27/03/2008 9:31 por Carlos
¿Que opino te merecen otras alternativas como la educacion Waldorf? Me encantaria saber su opinion sobre este tema.

# re: El Homeschooling en España. (Cap. I: un poco de historia)

27/03/2008 14:56 por Jon Igelmo Zaldvar
Carlos;

En respuesta a la cuestión referente a mi opinión sobre la educación Waldorf, tengo que decirte que apenas he tenido la ocasión de conocer el trabajo que se está realizando desde este movimiento pedagógico.
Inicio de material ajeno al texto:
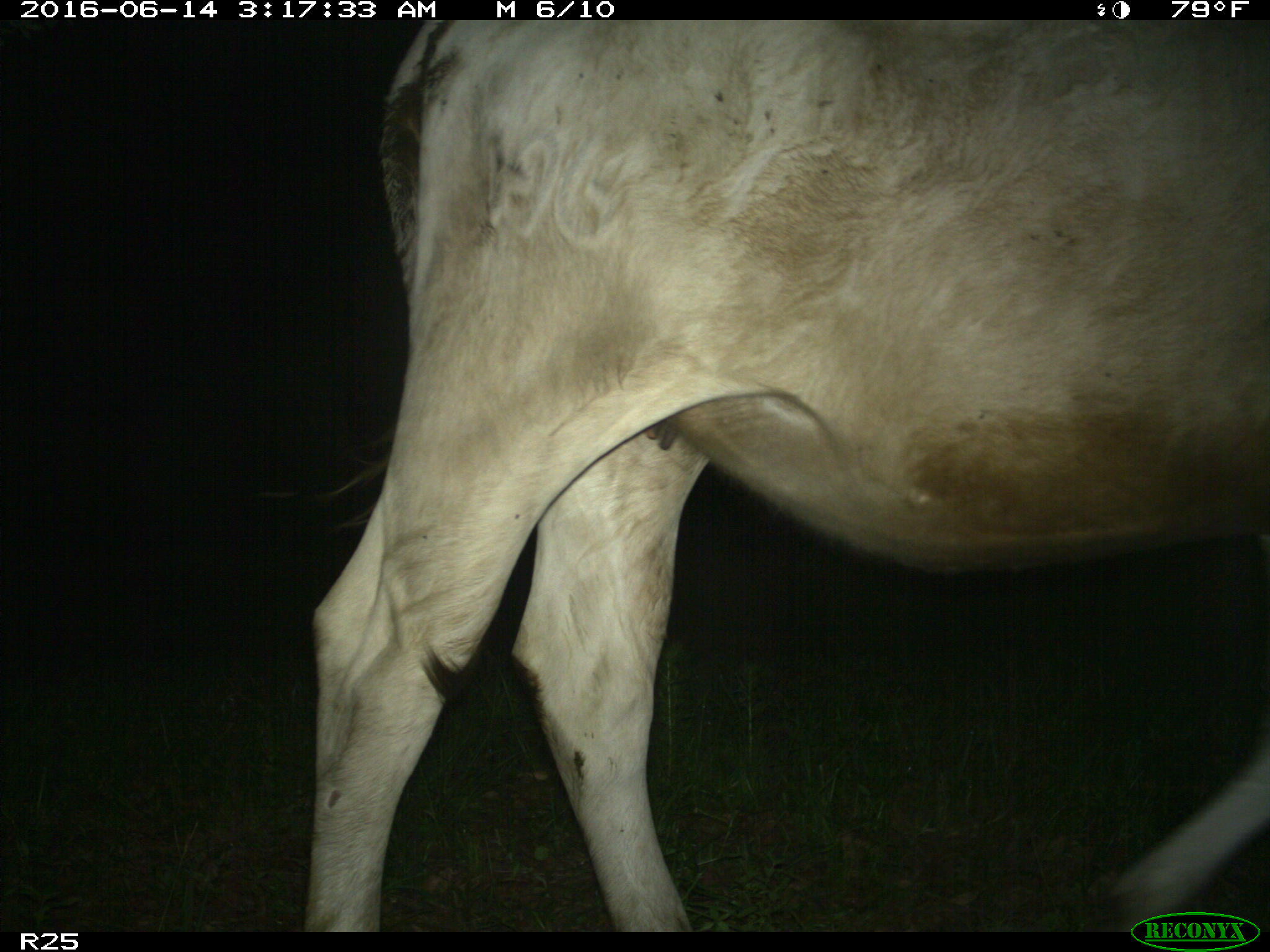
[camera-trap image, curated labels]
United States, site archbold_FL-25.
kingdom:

Había oído algo al respecto, y hoy mismo, al leer tu mensaje, he navegado por las páginas que hay en la red de algunas escuelas que trabajan desde esta propuesta educativa.

Según entiendo Rudof Steiner, fue quien se encargo de establecer las bases pedagógicas. Para tal fin construyó un modelo educativo inspirado en la Antroposofía, que a grandes rasgos se basa en la observación de las sucesiones rítmicas de las transformaciones fisiológicas del ser humanos desde su nacimiento hasta su madurez. Trasformaciones que son acompañadas de una evolución psíquica y mental precisas. Al tiempo, la metodología se caracteriza por la integración del juego como estimulante de la creatividad del educando. Los juguetes deben ser sencillos e incluso se valora que los niños sean los creadores de los mismos.

Mi postura respecto a este tipo de modelos alternativos parte, en primer lugar, de una simpatía clara y decidida por todos los movimientos pedagógicos que hacen de la educación una lucha diaria. En un campo que premia sistemáticamente lo convencional y lo “ya hecho” como es el de la educación, aquellos movimientos que se resisten a comulgar con las ruedas de molino de los grandes sistemas educativos homogeneizadores tienen un mérito notable.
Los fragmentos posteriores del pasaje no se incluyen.